The Supreme Court, however, subsequently reaffirmed the Maloney holding in Mendillo v. Board of Education, 246 Conn. 456, 717 A.2d 1177 (1998). In Mendillo, the Supreme Court, inter alia, failed to recognize a claim for loss of parental consortium by minor children resulting from serious injury to the children's parents. Id., 457. The minor plaintiffs argued the "[a]pplication of this court's logic in Clohessy to the question of whether a tortfeasor's liability should extend to . . . loss of [parental] consortium properly constructs that the time is similarly ripe to recognize such cause of action. . . ." Id., 479. The court stated that "[a]lthough we have never specifically said so, our cases suggest that the imposition of third party liability on a tortfeasor is an exception to the general rule of the scope of tort liability that requires satisfaction of a special policy inquiry." Id., 480.

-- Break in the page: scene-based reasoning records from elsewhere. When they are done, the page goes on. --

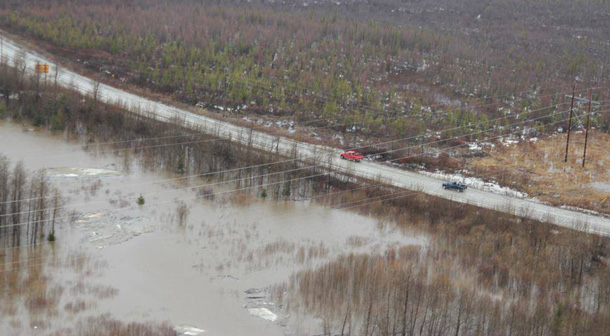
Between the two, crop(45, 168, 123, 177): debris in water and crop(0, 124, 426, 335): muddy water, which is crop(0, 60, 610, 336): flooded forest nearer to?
crop(0, 124, 426, 335): muddy water

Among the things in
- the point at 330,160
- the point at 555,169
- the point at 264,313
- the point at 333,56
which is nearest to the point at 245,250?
the point at 264,313

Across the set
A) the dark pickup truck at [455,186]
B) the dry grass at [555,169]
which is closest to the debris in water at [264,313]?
the dark pickup truck at [455,186]

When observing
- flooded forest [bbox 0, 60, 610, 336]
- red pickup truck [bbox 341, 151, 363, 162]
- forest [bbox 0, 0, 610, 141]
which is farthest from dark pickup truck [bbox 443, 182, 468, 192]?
forest [bbox 0, 0, 610, 141]

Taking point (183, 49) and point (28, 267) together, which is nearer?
point (28, 267)

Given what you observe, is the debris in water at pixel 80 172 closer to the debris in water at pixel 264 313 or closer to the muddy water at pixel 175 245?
the muddy water at pixel 175 245

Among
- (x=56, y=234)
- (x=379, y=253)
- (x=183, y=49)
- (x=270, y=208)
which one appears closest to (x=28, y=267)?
Answer: (x=56, y=234)

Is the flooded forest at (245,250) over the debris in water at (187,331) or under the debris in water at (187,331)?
over

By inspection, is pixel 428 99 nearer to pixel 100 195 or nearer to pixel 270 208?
pixel 270 208
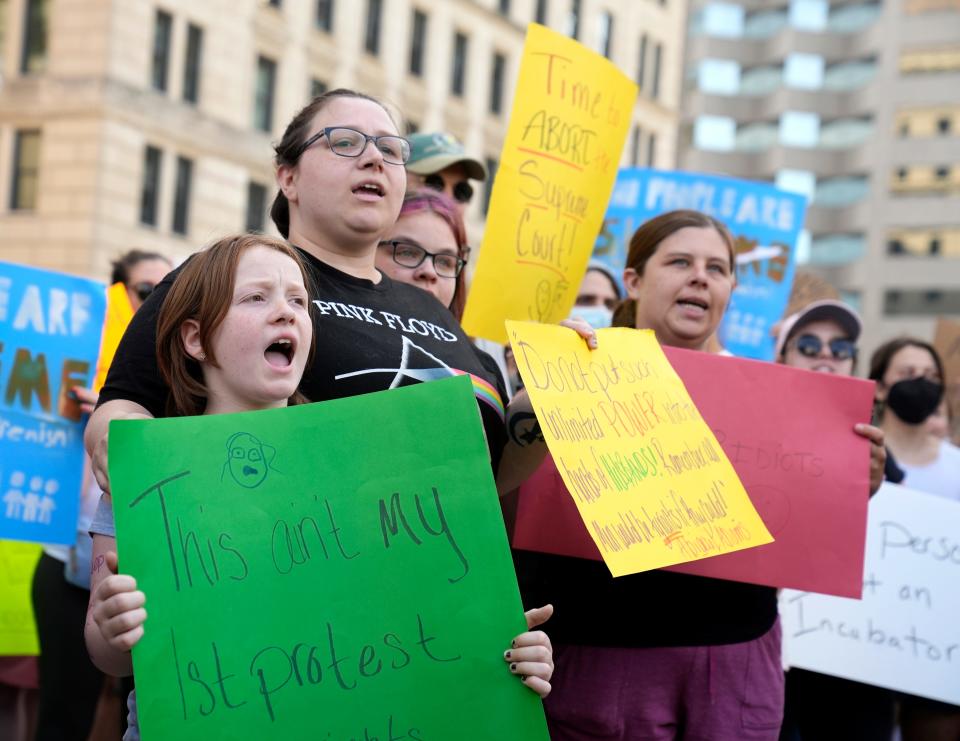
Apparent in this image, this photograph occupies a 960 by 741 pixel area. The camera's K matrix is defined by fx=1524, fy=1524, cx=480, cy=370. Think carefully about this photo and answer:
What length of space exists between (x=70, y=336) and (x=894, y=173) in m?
61.5

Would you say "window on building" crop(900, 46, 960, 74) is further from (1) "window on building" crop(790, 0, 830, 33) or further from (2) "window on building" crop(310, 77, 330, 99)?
(2) "window on building" crop(310, 77, 330, 99)

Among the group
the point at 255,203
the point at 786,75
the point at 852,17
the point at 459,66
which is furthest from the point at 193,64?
the point at 852,17

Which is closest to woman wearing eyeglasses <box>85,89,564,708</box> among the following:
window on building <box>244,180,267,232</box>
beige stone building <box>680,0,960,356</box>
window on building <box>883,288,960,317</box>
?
window on building <box>244,180,267,232</box>

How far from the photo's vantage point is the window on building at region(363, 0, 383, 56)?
109 feet

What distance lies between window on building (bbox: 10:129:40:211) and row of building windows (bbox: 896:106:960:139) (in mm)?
43619

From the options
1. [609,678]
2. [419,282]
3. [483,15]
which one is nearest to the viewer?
[609,678]

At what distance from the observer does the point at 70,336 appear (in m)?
4.50

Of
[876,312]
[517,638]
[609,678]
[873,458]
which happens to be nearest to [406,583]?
[517,638]

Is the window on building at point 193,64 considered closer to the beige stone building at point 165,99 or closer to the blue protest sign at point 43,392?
the beige stone building at point 165,99

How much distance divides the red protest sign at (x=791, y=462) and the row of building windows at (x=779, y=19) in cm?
6705

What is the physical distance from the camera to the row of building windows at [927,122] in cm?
6125

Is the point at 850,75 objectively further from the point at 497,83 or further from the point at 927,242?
the point at 497,83

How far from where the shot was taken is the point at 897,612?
4629 millimetres

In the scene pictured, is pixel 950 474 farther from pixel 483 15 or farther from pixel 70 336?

While the court held that public policy considerations justified a cause of action for bystander emotional distress in Clohessy, the court favorably referred to Maloney twice in citing instances where public policy precluded a cause of action in tort based on third party liability. The court further indicated, "[i]t is true that we have, in at CT Page 13866 least one other circumstance, recognized a cause of action with arbitrary limits. . . . The fact that we have imposed arbitrary limits elsewhere, however, is not a persuasive argument for doing so in the present case." Id., 486.
Accordingly, the court in Clohessy did not overule or limit Maloney and in fact specifically continued to refer to Maloney favorably in Mendillo as an example of cases where tort liability is not extended to third parties.
The plaintiffs argue that even if Maloney is good law and precludes a claim of bystander emotional distress in medical malpractice cases, it is limited to claims arising in hospital settings. The plaintiffs contend that in Maloney, the court was concerned that creating a cause of action for third party bystanders would cause hospitals to limit or prohibit patient visitation and that these concerns do not arise in the present case. The court in Maloney, however, was not only concerned with the social consequences of limiting or prohibiting patient visitation, but was also concerned with the "diversion of [a medical care provider's] attention or resources to accommodate the sensitivity of others." Maloneyv. Conroy, supra, 237 Conn. 403. The possibility of a medical care provider's attention being diverted to accommodate the sensitivity of others is certainly possible wherever medical attention is provided. Hence, similar public policy considerations do arise in the present case.
Accordingly, until the rule in Maloney is reversed, modified, or limited by the Supreme Court, a cause of action for bystander emotional distress in medical malpractice cases is not recognized. Defendants' motion to strike counts thirteen and fourteen of the plaintiffs' amended complaint is granted.